In this vignette, we illustrate our package with the two real data sets used in the article https://hal.archives-ouvertes.fr/hal-02936779v3.
install.packages("ZIprop")
install.packages("knitr")
install.packages("kableExtra")
install.packages("ggplot2")
install.packages("ggrepel")
install.packages("ggthemes")
install.packages("stringr")
Note that knitr and kableExtra are used to visualize tables, ggplot2, ggrepel and ggthemes to plot graphics and stringr to manipulate char.
suppressPackageStartupMessages(library(ZIprop))
library(knitr)
library(kableExtra)
library(ggplot2)
library(ggrepel)
library(ggthemes)
library(stringr)
We consider an Equine Influenza outbreak in 2003 in race horses from different training yards in Newmarket. In what follows, we use four discrete factors and one continuous factor computed from the observed variables age, sex and training yard:
The weight is the probability of transmission between horses.
Some of these factors are missing for some target-contributor pairs. Hence, the tests for assessing the effect of a given factor on the transmission probability are applied on the subset of complete data for this factor. The data set used for this study is available in the package or at this link https://doi.org/10.5281/zenodo.4837560.
data(equineDiffFactors)
summary(equineDiffFactors)
#> ID.source ID.recep weight SameYard
#> Length:2256 Length:2256 Min. :0.0000000 Length:2256
#> Class :character Class :character 1st Qu.:0.0000000 Class :character
#> Mode :character Mode :character Median :0.0000000 Mode :character
#> Mean :0.0208333
#> 3rd Qu.:0.0004431
#> Max. :1.0000000
#> SameSex DiffAge DistYard TransSex
#> Length:2256 Length:2256 Min. : 0.000 Length:2256
#> Class :character Class :character 1st Qu.: 1.107 Class :character
#> Mode :character Mode :character Median : 2.860 Mode :character
#> Mean : 23.244
#> 3rd Qu.: 4.419
#> Max. :222.182
In this example, only \(B=1000\) permutations are used. It is recommended to study the stability of the permutations tests results to choose the best number of permutations.
res_equine = permDT (
equineDiffFactors,
ColNameFactor = colnames(equineDiffFactors)[-c(1:3)],
B = 1000,
nclust = 1,
ColNameWeight = "weight",
ColNameRecep = "ID.recep",
ColNameSource = "ID.source",
num_class = "DistYard",
other_class = colnames(equineDiffFactors)[-c(1:3,7)],
multiple_test = TRUE
)
Note that all non-numeric factor are specified in the other_class option.

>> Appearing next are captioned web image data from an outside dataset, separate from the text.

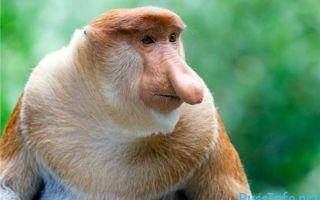 Гороскоп на 2020 год по году рождения для мужчины-обезьяны: что ждет в любви и отношениях, деньгах и карьере, прогноз от глоба и володиной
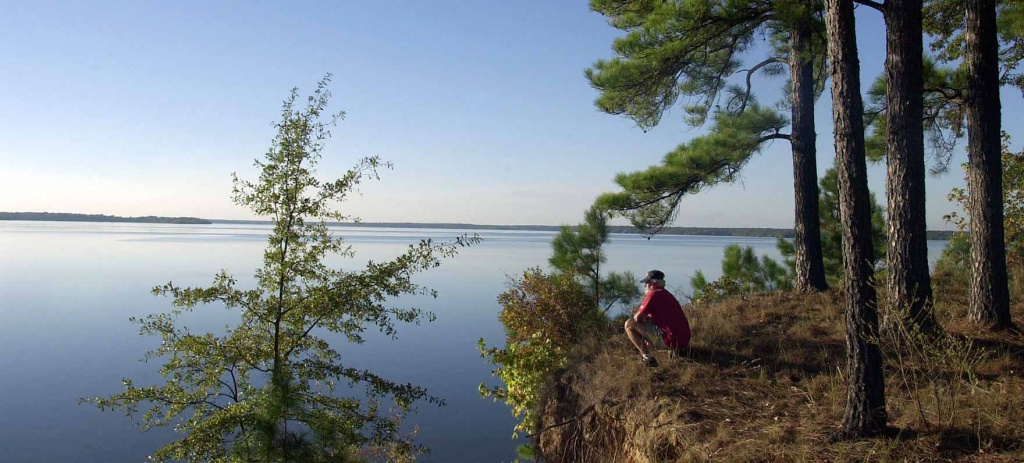 Atlanta State Park — Texas Parks & Wildlife Department - Texas State Campgrounds Map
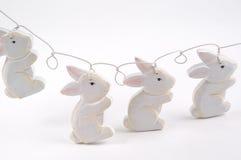 Stringa del coniglietto Immagini Stock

kbl(res_equine$dt[,c(1,2)], caption = "ALL") %>%
kable_styling(bootstrap_options = "striped", full_width = F, position = "left")
stat | pv_diff | |
---|---|---|
SameYard | 0.0500361 | 0.000 |
SameSex | 0.0066463 | 0.042 |
DiffAge | 0.0009605 | 0.789 |
DistYard | -0.2230616 | 0.000 |
TransSex | 0.0419205 | 0.000 |
Factors SameYard, SameSex, DistYard and TransSe are significantly correlated to the transmission probability whereas DiffAg is not.
kbl(res_equine$dt_multi$SameYard[,-c(3:4)], caption = "SameYard") %>%
kable_styling(bootstrap_options = "striped", full_width = F, position = "left")
stat | pv_diff | |
---|---|---|
0 - 1 | -444.0667 | 0 |
The test statistics of SameYard and DistYard being negative, horses trained in the same yard or in nearby yards have a higher chance to be linked by a transmission. This is a clearly intuitive result certainly due to higher contact rate in shared training areas.

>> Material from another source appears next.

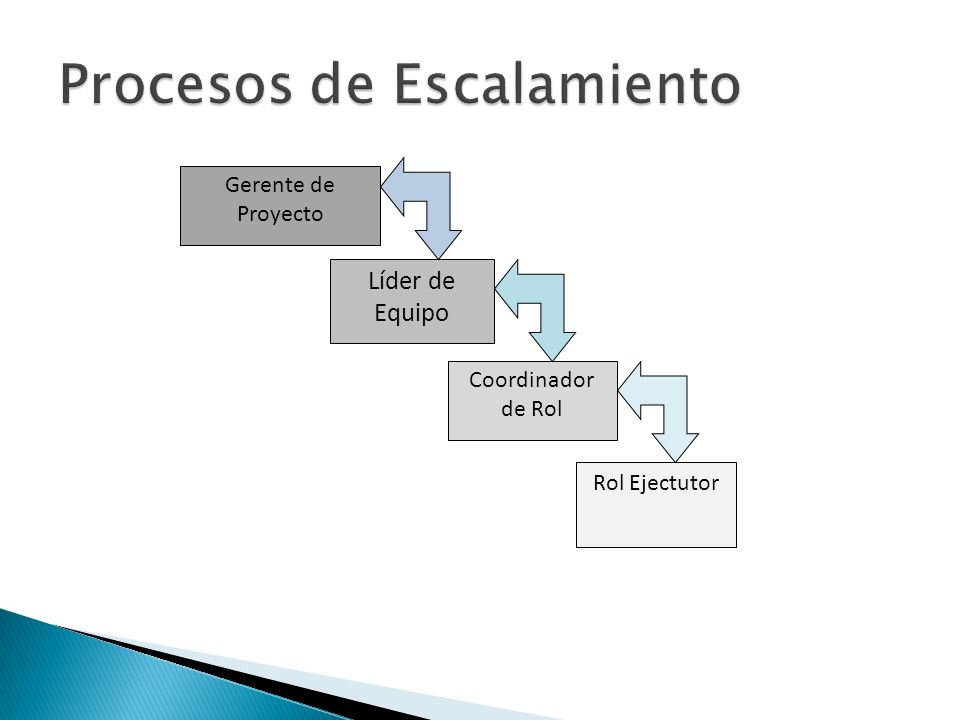 Líder de Equipo Gerente de Proyecto Coordinador de Rol Rol Ejectutor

kbl(res_equine$dt_multi$SameSex[,-c(3:4)], caption = "SameSex") %>%
kable_styling(bootstrap_options = "striped", full_width = F, position = "left")
stat | pv_diff | |
---|---|---|
0 - 1 | -24.7739 | 0.041 |
The statistics of post-hoc univariate tests for factor SameSex is also negative, which means that the virus better circulates between horses with the same sex.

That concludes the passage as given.